• _Document passage_
★ ★ ★ ★ ★

Master detective Benoit Blanc (Daniel Craig) solves intricate murder puzzles in writer/director Rian Johnson’s “Knives Out” movies, but each pays tribute to a different genre. “Wake Up Dead Man” is tonally gothic, centered on two priests, Josh O’Connor as a sincere young Father Jud and Josh Brolin as fiery and manipulative Monsignor Wicks. In an interview for rogerebert.com, Johnson talked about how he wove his own experience of faith into the story and why one scene that has nothing to do with the murder mystery was especially meaningful.

I had a lot of fun talking to your cousin, Nathan, who composed the music for all three “Knives Out” movies, and he mentioned the movies you made together when you were growing up. What did you make?
We were always just telling stories together. We had a lot of cousins, and we were all really close. We would all take our vacations together, and on every vacation, we would basically get all of the younger cousins together and put them to work making a movie with us. We would waste their entire vacation using them as extras. We made a parody of “Ghostbusters” called “Beebusters,” because there was a wasp hive in our playhouse.

★ ★ ★ ★ ★

• _Source excerpt_

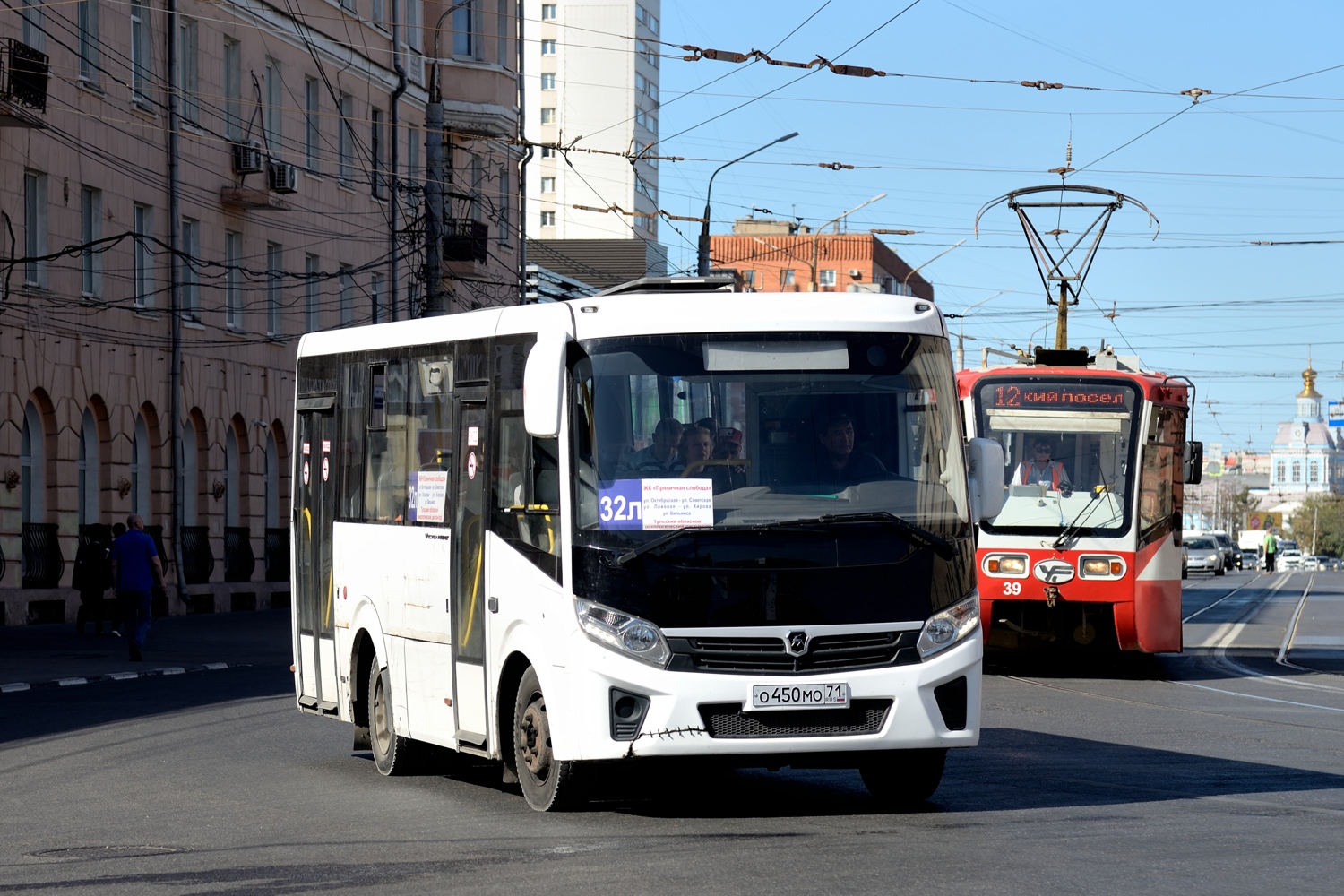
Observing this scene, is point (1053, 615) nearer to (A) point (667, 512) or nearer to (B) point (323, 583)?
(B) point (323, 583)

★ ★ ★ ★ ★

• _Stated problem_
In the interview passage, what title did the young filmmakers give their parody of "Ghostbusters"?

• _Solved problem_
"Beebusters."